Lee Fang, one of the authors of The Intercept article, tweeted that Gadde had met monthly with DHS to discuss censorship and, along with Facebook, Twitter “created special portals for the government to rapidly request takedowns of content.”
The emails and documents show close collaboration b/w DHS & private sector. Twitter’s Vijaya Gadde (fired by @elonmusk last week) met monthly with DHS to discuss censorship plans. Microsoft exec texted DHS: “Platforms have got to get comfortable with gov’t”
In March, top officials of Twitter and JPMorgan Chase met with Laura Dehmlow, section chief of the FBI’s Foreign Influence Task Force. Dehmlow said subversive information on the internet could undercut support for the U.S. government, according to notes of the meeting reported by The Intercept.

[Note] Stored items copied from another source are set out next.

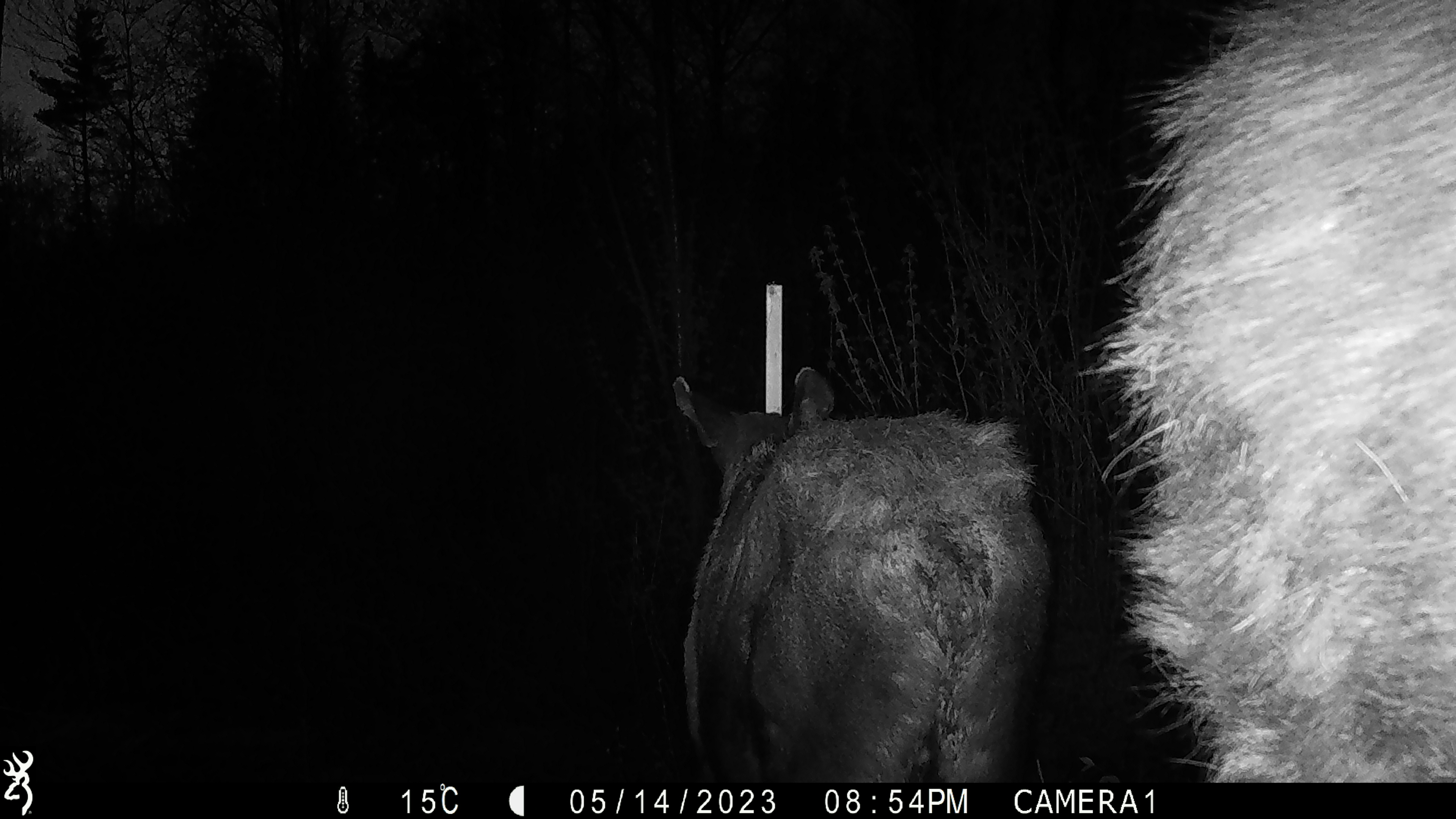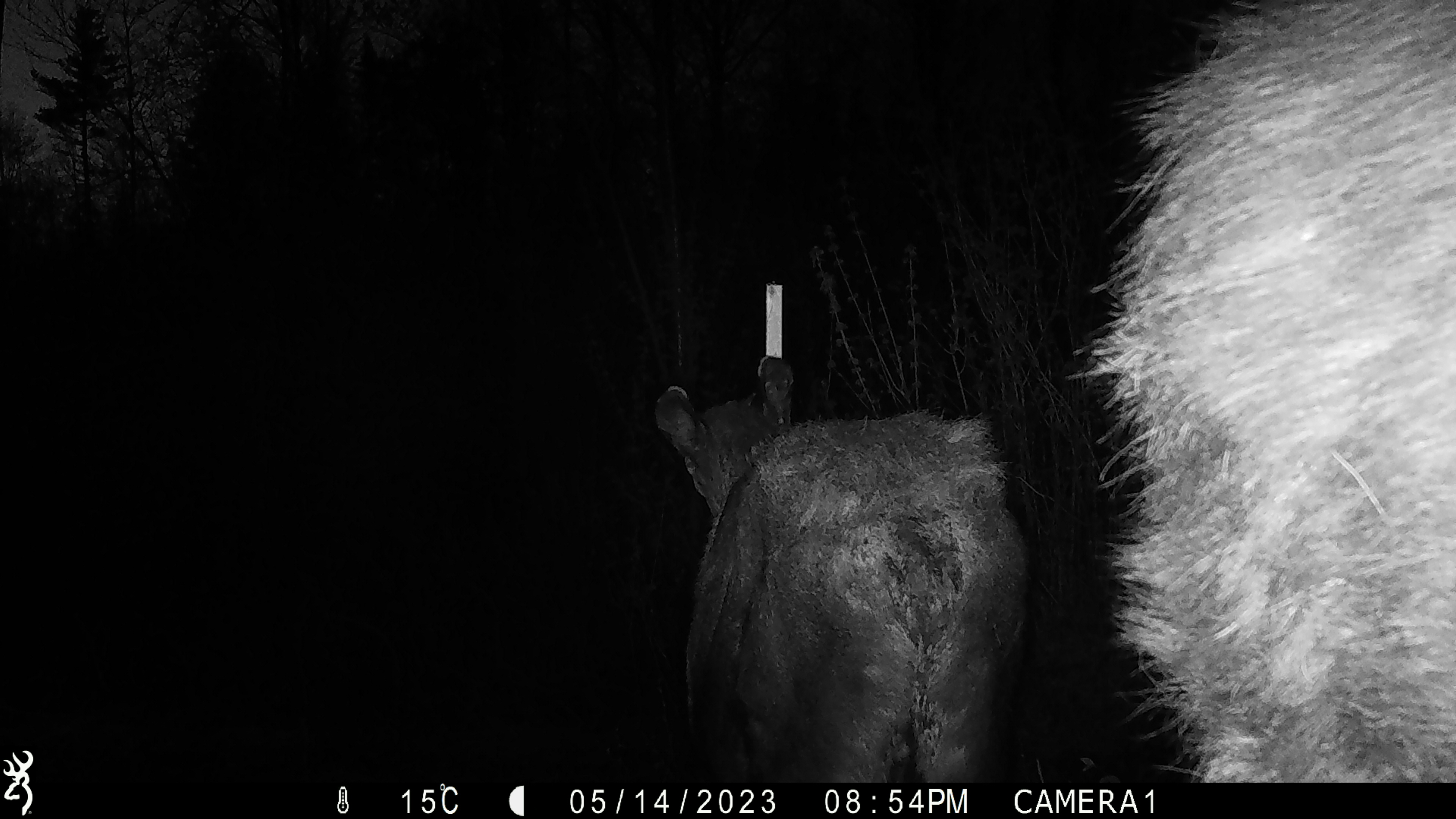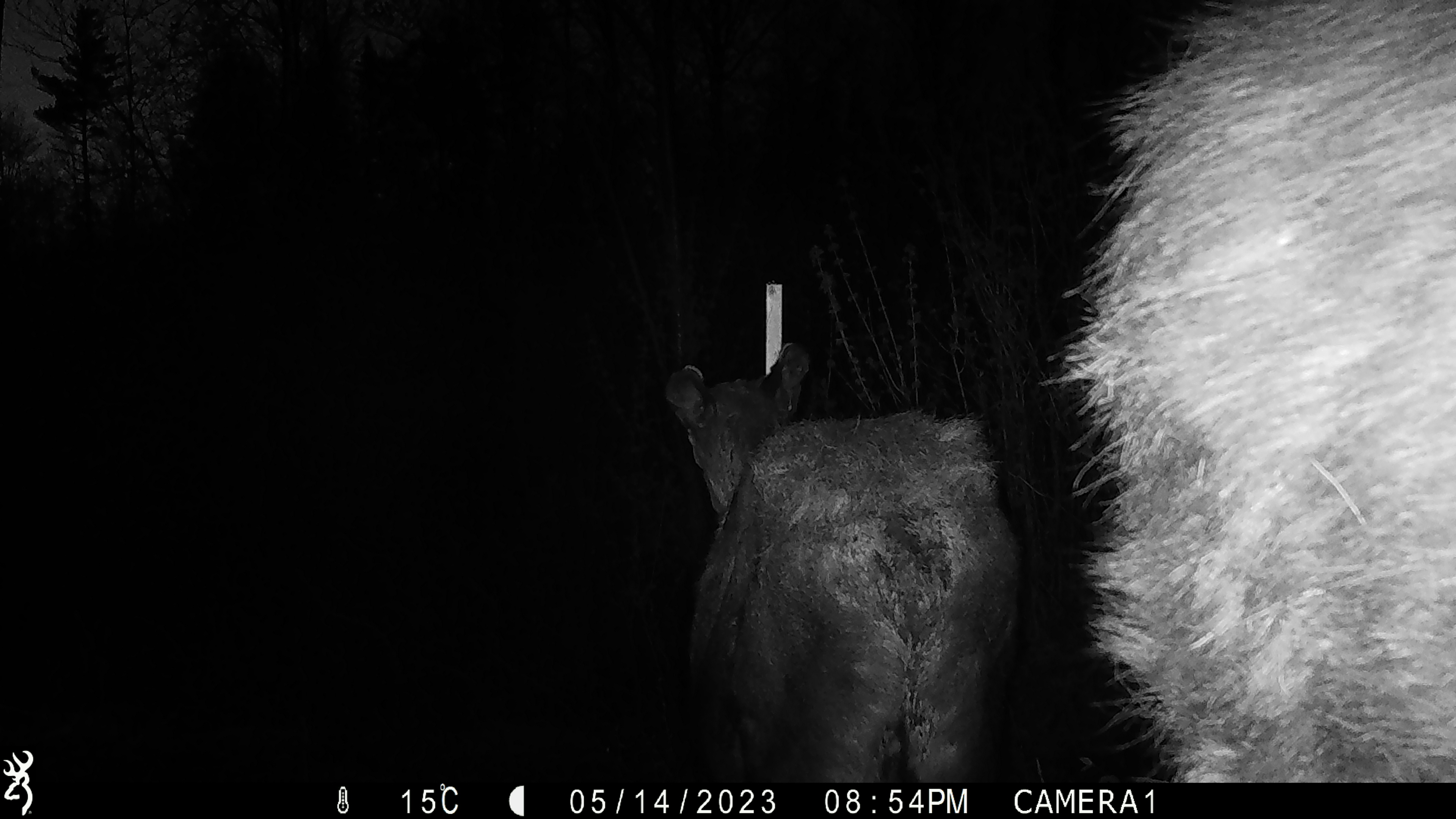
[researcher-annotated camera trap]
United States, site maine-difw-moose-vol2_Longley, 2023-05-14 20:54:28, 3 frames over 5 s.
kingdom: Animalia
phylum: Chordata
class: Mammalia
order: Artiodactyla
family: Cervidae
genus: Alces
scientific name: Alces alces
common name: moose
Moose (Alces alces).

In a statement for The Intercept report, a Twitter representative said the company does not “coordinate with other entities when making content moderation decisions,” following, rather, its own rules in such situations.
Still, Twitter joined other tech companies in monthly meetings with the FBI, CISA and other government agencies to determine how to handle misinformation leading up to the 2020 elections, according to NBC News.

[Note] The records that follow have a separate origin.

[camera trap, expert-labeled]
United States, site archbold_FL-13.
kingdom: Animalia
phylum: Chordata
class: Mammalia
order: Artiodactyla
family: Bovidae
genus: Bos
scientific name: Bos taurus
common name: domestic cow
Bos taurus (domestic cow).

In 2018, DHS began notifying social media companies of what it described as voting disinformation appearing on their platforms. The following year, DHS developed the Foreign Influence and Interference Branch which morphed in 2020 to track communication regarding COVID-19, The Intercept said.
Varied U.S. intelligence agencies moderated social media surrounding the 2020 election and leading up to the November voting there were regular emails among officials of Twitter, DHS and the Center for Internet Security regarding takedown procedures for social media postings.
And while the Disinformation Governance Board was scrapped, DHS in August published a document titled “DHS Needs a Unified Strategy to Counter Disinformation Campaigns.”
In it, DHS intones “such campaigns may aim to erode public trust in our government and the Nation’s critical infrastructure sectors, negatively affect public discourse, or even sway elections.”
Sway elections? You think? Hasn’t that been a major aim of Silicon Valley?
Of course, DHS does not address a key foundational principle which allows for pesky ideas that the Department of Homeland Security considers “MDM.”
It’s contained in the document that proclaims, “Congress shall make no law respecting an establishment of religion, or prohibiting the free exercise thereof; or abridging the freedom of speech, or of the press; or the right of the people peaceably to assemble, and to petition the Government for a redress of grievances.”
The Founders, ever conscious of man’s corruption, knew what’s now called “MDM” would be protected by the First Amendment, but, as in other parts of the Bill of Rights, they also knew liberty was more important than government convenience.
Twitter, as The Intercept report shows, clearly has been involved in the federal government’s attempts to outsource censorship and suppression of dissent.
Musk, Twitter’s new owner, has publicly declared himself to be a “free speech absolutist.”
Clearly, something has to give.
There’s no telling where the company will go now that Musk is in charge, but he was right about one of his first major personnel moves.